• [EXERCISE]
Which of the lines in the listing that follows hold "States"? Pull each one out.

• [RECORDS FOR THE EXERCISE]
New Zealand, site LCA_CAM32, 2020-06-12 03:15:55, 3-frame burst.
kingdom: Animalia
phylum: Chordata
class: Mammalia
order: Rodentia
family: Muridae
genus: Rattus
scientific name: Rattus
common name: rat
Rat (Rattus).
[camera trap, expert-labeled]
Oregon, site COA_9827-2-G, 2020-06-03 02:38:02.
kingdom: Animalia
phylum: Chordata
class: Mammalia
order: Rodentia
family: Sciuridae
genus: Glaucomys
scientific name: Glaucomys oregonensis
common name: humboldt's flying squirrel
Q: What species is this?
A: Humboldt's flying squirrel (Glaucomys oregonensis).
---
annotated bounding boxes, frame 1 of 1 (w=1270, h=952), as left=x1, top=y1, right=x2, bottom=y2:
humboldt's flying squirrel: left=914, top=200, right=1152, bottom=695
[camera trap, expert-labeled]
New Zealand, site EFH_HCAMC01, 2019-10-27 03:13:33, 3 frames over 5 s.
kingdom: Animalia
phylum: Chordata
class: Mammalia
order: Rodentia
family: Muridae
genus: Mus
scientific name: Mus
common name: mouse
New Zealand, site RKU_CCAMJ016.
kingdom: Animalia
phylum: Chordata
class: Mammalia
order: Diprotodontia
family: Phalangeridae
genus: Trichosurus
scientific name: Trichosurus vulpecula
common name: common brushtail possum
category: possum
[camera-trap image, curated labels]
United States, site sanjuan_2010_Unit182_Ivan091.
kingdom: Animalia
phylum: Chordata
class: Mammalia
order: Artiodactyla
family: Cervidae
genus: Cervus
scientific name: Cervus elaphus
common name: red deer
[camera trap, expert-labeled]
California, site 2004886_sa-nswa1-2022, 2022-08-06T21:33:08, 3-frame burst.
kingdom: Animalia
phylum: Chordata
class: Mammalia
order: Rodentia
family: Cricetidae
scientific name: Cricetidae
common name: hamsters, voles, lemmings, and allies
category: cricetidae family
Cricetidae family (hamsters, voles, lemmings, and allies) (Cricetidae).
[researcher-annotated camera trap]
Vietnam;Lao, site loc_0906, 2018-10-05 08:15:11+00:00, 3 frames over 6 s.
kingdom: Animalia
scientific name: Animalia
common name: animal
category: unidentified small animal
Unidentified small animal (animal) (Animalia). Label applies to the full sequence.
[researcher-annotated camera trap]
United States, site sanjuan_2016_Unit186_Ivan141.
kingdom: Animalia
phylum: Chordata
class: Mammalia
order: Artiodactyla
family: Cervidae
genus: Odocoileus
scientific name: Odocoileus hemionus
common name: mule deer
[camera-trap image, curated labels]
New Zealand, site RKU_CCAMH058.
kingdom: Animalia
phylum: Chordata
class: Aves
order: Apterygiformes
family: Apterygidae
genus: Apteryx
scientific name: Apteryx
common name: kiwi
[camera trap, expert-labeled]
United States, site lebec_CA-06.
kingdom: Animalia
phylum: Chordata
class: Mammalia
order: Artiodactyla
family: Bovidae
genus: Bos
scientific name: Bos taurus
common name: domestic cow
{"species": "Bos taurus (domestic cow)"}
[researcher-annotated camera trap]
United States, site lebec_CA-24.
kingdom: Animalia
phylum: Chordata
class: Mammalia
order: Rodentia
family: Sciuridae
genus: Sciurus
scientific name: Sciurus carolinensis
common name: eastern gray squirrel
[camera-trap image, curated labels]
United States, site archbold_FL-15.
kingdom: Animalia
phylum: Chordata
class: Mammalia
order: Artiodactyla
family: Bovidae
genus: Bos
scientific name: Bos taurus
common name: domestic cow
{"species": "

• [WRITTEN SOLUTION]
United States, site sanjuan_2010_Unit182_Ivan091.
United States, site sanjuan_2016_Unit186_Ivan141.
United States, site lebec_CA-06.
United States, site lebec_CA-24.
United States, site archbold_FL-15.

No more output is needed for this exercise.